▶ **Passage shown**:
# Capstone Project Week 3 Assignment Part I

## 1. Transform Wikipedia page data into Dataframe

Use the Notebook to build the code to scrape the following Wikipedia page, https://en.wikipedia.org/wiki/List_of_postal_codes_of_Canada:_M, in order to obtain the data that is in the table of postal codes and to transform the data into a pandas dataframe

In [2]:
from IPython.display import display_html
import pandas as pd

unfiltered_df = pd.read_html('https://en.wikipedia.org/wiki/List_of_postal_codes_of_Canada:_M')[0] #read HTML from wikipedia
unfiltered_df.columns = ['PostalCode', 'Borough', 'Neighborhood'] #The dataframe will consist of three columns: PostalCode, Borough, and Neighborhood
unfiltered_df.head()

Unnamed: 0,PostalCode,Borough,Neighborhood
0,M1A,Not assigned,
1,M2A,Not assigned,
2,M3A,North York,Parkwoods
3,M4A,North York,Victoria Village
4,M5A,Downtown Toronto,Regent Park / Harbourfront


As we see table above. There are NaN data on the Table. So we replace it to 'Not assigned'

In [3]:
unfiltered_df["Neighborhood"] = unfiltered_df["Neighborhood"].fillna('Not assigned') #remove NaN to 'Not Assigned'
unfiltered_df.head()

Unnamed: 0,PostalCode,Borough,Neighborhood
0,M1A,Not assigned,Not assigned
1,M2A,Not assigned,Not assigned
2,M3A,North York,Parkwoods
3,M4A,North York,Victoria Village
4,M5A,Downtown Toronto,Regent Park / Harbourfront


Drop rows which Borough equals Not assigned:

In [4]:
indexNames = unfiltered_df[ unfiltered_df['Borough'] == 'Not assigned' ].index
unfiltered_df.drop(indexNames , inplace=True)
unfiltered_df = unfiltered_df.reset_index(drop=True)
unfiltered_df.head()

Unnamed: 0,PostalCode,Borough,Neighborhood
0,M3A,North York,Parkwoods
1,M4A,North York,Victoria Village
2,M5A,Downtown Toronto,Regent Park / Harbourfront
3,M6A,North York,Lawrence Manor / Lawrence Heights
4,M7A,Downtown Toronto,Queen's Park / Ontario Provincial Government


After that, group Neighborhood by PostalCode

In [5]:
unfiltered_df = unfiltered_df.groupby('PostalCode', as_index=False).agg(lambda x : ','.join(set(x)))

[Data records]
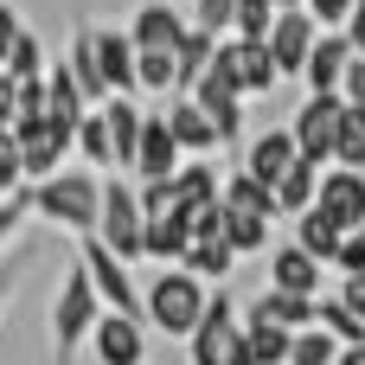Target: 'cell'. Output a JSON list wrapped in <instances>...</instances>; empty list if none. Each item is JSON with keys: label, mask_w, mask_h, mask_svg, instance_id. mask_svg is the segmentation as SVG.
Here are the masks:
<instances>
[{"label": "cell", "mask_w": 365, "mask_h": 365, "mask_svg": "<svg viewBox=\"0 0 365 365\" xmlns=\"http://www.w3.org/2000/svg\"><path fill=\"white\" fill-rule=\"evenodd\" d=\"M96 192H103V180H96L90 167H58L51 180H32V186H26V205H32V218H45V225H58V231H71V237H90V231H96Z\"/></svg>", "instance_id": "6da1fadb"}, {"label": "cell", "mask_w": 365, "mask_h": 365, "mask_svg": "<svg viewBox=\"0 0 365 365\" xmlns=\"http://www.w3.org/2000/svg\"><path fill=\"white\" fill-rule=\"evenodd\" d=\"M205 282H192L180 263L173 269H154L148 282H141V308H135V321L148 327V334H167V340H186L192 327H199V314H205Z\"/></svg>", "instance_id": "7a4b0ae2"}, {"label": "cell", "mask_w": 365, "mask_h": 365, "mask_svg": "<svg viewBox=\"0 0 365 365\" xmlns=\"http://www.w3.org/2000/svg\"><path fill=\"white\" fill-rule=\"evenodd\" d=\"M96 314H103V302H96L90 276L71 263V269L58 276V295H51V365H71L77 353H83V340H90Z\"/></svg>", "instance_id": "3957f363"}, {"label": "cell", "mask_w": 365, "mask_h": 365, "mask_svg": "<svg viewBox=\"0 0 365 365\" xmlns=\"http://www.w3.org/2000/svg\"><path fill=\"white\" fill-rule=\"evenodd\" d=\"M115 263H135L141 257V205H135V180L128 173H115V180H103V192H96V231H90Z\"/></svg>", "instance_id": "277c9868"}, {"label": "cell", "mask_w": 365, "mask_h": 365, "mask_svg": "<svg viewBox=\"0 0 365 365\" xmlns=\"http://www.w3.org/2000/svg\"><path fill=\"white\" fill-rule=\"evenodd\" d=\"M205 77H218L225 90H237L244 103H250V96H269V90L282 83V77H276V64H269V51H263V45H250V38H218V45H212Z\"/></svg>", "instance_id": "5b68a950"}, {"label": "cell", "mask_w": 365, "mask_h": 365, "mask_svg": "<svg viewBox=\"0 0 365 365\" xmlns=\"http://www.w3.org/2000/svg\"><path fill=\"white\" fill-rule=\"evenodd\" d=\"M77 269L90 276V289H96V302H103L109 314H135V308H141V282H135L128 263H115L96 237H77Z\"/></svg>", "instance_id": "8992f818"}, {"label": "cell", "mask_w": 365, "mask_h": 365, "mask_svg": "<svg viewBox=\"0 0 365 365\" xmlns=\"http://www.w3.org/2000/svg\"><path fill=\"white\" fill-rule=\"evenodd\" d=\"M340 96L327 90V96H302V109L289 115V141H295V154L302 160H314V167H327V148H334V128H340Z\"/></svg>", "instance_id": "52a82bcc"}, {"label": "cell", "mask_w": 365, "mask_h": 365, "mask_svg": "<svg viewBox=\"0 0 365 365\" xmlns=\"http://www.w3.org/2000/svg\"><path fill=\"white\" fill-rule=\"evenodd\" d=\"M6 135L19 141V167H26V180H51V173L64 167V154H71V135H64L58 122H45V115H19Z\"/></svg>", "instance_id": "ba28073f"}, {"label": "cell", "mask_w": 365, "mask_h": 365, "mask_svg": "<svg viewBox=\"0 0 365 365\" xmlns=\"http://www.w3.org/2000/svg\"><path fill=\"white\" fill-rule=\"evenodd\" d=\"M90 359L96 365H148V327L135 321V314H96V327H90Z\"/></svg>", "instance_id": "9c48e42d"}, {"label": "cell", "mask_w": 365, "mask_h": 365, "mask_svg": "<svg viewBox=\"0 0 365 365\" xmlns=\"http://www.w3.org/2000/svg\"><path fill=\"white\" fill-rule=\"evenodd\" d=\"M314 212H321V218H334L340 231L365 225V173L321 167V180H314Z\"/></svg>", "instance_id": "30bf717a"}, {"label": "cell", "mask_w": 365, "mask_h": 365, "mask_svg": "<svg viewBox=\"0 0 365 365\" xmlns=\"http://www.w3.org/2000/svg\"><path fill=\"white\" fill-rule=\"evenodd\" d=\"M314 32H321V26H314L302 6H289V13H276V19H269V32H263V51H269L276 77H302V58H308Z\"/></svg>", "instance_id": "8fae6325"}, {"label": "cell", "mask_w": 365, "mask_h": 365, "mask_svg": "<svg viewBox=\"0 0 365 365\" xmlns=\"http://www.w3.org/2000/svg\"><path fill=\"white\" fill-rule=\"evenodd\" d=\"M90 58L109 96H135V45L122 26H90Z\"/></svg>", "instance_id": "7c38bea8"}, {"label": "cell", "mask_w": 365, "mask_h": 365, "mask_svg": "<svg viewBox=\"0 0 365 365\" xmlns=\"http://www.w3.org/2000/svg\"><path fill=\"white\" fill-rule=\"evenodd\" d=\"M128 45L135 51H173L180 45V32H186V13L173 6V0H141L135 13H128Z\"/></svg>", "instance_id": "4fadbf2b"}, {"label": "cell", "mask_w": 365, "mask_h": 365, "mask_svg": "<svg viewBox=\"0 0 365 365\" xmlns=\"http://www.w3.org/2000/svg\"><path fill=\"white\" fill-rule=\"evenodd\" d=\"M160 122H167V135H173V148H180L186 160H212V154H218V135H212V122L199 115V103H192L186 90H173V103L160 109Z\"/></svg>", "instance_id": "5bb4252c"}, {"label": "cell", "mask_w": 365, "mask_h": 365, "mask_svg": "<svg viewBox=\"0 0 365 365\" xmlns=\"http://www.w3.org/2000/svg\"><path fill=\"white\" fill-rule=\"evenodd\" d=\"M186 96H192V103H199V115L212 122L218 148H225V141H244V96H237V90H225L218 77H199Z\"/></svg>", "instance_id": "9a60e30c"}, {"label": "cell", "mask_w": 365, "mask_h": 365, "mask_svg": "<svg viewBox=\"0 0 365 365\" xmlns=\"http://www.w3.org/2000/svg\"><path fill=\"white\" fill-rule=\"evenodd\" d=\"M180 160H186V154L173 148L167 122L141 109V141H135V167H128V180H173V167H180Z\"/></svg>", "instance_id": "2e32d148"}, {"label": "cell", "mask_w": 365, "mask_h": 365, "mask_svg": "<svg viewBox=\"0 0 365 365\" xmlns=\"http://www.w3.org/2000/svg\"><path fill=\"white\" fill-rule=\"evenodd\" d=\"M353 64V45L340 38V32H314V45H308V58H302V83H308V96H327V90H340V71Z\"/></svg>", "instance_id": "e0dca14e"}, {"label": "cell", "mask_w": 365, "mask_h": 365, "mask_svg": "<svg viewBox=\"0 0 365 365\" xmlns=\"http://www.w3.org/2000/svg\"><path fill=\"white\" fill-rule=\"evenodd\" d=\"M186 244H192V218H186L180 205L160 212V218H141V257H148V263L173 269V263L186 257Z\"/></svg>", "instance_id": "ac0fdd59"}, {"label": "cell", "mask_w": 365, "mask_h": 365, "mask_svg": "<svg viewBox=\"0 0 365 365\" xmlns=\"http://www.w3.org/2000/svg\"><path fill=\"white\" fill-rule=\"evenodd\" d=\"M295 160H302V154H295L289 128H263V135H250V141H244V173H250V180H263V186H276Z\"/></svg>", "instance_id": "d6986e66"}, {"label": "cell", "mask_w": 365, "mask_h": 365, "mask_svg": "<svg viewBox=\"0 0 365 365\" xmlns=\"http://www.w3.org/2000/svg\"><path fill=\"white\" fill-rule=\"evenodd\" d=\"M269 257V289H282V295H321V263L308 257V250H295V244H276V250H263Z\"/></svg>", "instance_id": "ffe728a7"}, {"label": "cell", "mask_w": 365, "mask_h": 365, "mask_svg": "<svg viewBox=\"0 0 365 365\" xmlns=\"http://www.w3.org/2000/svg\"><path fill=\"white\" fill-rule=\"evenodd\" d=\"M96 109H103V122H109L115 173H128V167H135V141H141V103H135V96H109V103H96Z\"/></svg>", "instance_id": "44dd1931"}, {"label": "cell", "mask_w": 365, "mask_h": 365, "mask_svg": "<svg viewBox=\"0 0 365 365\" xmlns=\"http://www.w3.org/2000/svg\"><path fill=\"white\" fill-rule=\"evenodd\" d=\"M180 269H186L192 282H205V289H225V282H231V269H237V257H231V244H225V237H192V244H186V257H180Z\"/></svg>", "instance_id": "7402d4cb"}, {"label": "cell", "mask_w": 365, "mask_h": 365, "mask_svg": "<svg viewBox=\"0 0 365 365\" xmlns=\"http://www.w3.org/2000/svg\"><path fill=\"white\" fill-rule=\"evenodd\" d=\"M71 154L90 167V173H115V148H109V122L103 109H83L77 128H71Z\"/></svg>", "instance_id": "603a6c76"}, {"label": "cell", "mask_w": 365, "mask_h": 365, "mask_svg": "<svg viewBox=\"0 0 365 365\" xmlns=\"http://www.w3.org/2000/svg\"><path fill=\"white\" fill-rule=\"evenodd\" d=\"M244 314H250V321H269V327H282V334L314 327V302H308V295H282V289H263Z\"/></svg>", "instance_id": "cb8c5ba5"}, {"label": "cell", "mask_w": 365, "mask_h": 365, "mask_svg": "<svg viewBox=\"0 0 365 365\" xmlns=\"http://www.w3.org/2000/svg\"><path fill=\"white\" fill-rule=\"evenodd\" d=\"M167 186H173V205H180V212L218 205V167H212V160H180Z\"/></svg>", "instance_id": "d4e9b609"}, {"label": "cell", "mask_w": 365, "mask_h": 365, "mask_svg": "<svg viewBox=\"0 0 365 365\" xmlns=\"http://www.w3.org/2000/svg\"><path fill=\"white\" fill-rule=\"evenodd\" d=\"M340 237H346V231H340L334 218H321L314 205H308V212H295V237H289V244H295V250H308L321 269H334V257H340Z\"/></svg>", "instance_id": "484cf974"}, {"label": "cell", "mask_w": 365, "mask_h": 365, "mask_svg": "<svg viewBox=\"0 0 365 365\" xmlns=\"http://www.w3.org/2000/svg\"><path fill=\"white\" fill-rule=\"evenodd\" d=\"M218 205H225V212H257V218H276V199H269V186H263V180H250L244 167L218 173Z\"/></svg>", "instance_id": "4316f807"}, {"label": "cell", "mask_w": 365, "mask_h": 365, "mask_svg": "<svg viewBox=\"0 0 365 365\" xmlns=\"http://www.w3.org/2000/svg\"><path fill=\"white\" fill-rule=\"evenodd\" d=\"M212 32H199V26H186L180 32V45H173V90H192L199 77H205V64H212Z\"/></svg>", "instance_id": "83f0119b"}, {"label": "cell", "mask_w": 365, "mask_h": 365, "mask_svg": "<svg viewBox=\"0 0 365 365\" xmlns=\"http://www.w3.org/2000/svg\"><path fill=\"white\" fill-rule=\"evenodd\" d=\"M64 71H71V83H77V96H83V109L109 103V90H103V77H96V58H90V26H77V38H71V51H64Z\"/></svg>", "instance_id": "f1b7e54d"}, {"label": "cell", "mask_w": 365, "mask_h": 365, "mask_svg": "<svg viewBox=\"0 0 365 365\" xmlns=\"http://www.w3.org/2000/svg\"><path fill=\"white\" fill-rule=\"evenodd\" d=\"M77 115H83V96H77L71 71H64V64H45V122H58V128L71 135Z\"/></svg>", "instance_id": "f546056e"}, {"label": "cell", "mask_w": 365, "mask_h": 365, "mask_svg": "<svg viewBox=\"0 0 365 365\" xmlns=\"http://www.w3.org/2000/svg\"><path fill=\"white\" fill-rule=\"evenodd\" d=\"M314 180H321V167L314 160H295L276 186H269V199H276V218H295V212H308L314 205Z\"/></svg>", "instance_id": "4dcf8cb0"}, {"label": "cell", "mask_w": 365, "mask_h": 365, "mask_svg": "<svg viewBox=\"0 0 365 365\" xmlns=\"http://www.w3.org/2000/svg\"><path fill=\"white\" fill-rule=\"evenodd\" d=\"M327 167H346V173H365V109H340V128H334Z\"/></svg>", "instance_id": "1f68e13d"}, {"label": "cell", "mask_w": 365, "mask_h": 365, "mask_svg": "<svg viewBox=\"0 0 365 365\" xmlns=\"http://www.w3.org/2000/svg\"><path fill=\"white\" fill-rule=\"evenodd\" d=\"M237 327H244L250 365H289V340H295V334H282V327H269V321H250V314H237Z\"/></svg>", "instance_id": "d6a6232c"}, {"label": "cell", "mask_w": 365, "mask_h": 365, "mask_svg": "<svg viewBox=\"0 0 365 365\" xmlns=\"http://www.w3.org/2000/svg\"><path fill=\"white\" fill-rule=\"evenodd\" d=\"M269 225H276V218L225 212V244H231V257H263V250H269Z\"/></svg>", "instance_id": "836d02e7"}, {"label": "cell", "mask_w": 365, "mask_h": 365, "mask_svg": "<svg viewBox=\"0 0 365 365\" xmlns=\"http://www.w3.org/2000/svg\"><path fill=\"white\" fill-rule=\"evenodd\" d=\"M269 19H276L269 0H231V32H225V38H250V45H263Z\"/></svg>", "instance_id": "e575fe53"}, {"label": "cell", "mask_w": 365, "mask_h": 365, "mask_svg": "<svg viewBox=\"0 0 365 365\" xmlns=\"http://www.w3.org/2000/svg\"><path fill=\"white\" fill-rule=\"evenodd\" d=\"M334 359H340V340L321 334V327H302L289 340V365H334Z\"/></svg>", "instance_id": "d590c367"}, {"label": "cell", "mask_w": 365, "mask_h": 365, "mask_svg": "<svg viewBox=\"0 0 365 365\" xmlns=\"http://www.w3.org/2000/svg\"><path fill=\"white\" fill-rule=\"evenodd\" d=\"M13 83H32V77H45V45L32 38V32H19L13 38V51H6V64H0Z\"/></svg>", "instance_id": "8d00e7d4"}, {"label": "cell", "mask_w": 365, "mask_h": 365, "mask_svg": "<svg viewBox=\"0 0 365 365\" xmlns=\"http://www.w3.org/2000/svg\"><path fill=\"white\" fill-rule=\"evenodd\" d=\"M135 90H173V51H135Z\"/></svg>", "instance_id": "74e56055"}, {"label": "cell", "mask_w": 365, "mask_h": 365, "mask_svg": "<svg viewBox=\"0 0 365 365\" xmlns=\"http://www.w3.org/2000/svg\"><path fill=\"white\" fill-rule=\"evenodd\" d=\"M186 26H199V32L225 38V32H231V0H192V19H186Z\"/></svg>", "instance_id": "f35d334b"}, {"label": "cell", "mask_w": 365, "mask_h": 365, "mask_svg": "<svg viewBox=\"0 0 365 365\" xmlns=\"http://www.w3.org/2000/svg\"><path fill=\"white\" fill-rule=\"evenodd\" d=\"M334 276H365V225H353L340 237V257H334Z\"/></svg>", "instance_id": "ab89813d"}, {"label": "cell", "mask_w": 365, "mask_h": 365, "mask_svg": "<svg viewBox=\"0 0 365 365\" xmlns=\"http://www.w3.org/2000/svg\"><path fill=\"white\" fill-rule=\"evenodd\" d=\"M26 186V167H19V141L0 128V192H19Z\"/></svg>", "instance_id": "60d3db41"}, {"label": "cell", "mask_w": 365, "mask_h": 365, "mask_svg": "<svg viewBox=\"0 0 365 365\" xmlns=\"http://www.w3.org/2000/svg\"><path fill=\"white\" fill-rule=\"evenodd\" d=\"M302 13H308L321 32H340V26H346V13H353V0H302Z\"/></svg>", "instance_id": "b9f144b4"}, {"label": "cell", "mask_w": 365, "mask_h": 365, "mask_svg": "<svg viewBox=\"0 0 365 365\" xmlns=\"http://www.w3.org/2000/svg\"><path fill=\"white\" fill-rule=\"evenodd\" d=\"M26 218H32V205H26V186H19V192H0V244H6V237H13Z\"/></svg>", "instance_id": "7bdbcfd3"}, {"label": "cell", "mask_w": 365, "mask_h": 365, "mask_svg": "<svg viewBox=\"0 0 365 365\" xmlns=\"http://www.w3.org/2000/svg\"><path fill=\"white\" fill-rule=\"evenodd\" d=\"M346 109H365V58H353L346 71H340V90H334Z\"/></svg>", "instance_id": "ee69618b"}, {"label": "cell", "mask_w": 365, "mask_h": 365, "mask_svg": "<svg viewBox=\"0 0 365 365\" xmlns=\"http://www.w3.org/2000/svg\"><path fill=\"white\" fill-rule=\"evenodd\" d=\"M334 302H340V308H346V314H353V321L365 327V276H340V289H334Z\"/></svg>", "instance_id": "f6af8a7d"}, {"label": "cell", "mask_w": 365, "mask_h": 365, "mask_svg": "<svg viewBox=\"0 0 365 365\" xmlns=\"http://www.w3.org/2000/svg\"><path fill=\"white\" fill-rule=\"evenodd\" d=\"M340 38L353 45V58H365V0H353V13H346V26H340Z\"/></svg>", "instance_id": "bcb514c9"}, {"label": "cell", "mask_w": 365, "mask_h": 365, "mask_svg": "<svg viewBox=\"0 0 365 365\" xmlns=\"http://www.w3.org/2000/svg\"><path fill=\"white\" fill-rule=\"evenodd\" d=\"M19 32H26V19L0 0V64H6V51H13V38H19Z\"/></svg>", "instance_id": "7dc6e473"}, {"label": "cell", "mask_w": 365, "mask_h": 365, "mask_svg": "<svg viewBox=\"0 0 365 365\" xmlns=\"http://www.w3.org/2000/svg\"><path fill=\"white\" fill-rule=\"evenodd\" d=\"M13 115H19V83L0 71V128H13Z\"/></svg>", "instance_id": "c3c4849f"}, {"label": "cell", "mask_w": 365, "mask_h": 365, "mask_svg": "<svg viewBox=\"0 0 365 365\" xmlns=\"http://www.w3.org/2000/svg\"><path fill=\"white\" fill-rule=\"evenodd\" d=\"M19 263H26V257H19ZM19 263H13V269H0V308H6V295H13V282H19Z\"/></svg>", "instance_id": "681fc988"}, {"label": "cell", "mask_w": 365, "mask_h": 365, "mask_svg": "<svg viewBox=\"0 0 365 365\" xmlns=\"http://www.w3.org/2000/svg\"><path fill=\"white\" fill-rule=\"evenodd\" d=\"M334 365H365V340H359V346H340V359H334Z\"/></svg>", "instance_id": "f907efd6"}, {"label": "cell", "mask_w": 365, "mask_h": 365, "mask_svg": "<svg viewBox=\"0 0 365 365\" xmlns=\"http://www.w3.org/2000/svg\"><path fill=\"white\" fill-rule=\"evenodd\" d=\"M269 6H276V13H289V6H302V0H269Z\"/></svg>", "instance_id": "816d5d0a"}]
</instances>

▶ **Brief 1**:
List every distinct postal code that appears in the tables printed on the assignment page above the entries.
▶ **Brief 2**:
Reproduce word for word the portion of the assignment page above the entries that begins at the words "Drop rows which" and ends after the words "unfiltered_df.drop(indexNames , inplace=True)".

▶ **Task output 1**:
M1A, M2A, M3A, M4A, M5A, M6A, M7A

▶ **Task output 2**:
Drop rows which Borough equals Not assigned:

In [4]:
indexNames = unfiltered_df[ unfiltered_df['Borough'] == 'Not assigned' ].index
unfiltered_df.drop(indexNames , inplace=True)